"What put that into your head?" he asked, presently, smoking with his eyes fixed upon the valley far below.
"Just--being here," she answered. And as he glanced over his shoulder he met her smile.
"You've been here a thousand times without ever paying me a compliment!" he reminded her.
Cherry considered this, her brows drawn a trifle together.
"Perhaps," she offered, presently, "it's because there are so many changes, Peter; my marriage, Anne's--everything different! It just came to me that it is nice to have this always the same."
"Perhaps Alix will come up here and help keep it so some day," the man said, deliberately. Cherry's look of elaborate surprise and pleasure died before his serious glance. She was silent for a moment.
"Why don't you ask her?" she said in a low, thoughtful tone, trembling, eager to preserve his mood without a false note.
"I have," he answered simply. Cherry's heart jumped with a sudden unexpected emotion. What was it? Not pleasure, not all surprise--surely there could be no jealousy mixed with her feeling for Peter's plans? But she was dazed with the rush of feeling; hurt in some fashion she could not stop to dissect now.
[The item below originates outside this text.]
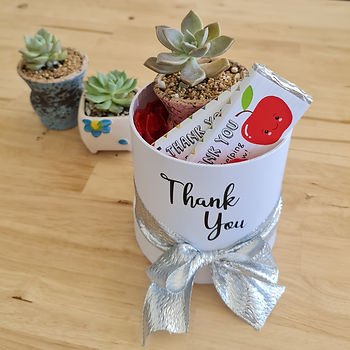 Succulent Gift Box.jpg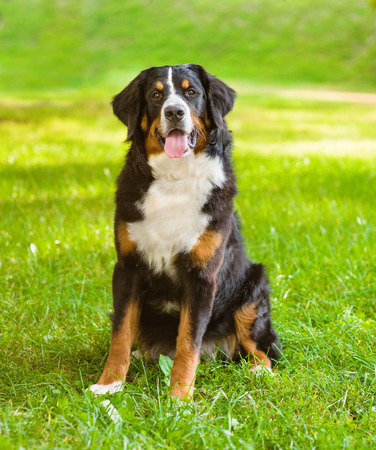 sennenhund: Portrait Berner Sennenhund dog on green grass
Only this morning she had felt that Peter was not good enough for Alix; now, suddenly, he began to seem admirable and dear and unlike everybody else--
"And she said no?" she stammered in confusion.
"She said no. Or, at least, I intimated that I was a lonely old affectionate man with this and that to offer, and she intimated that that wasn't enough. It was all--" he laughed--"It was all extremely sketchy!"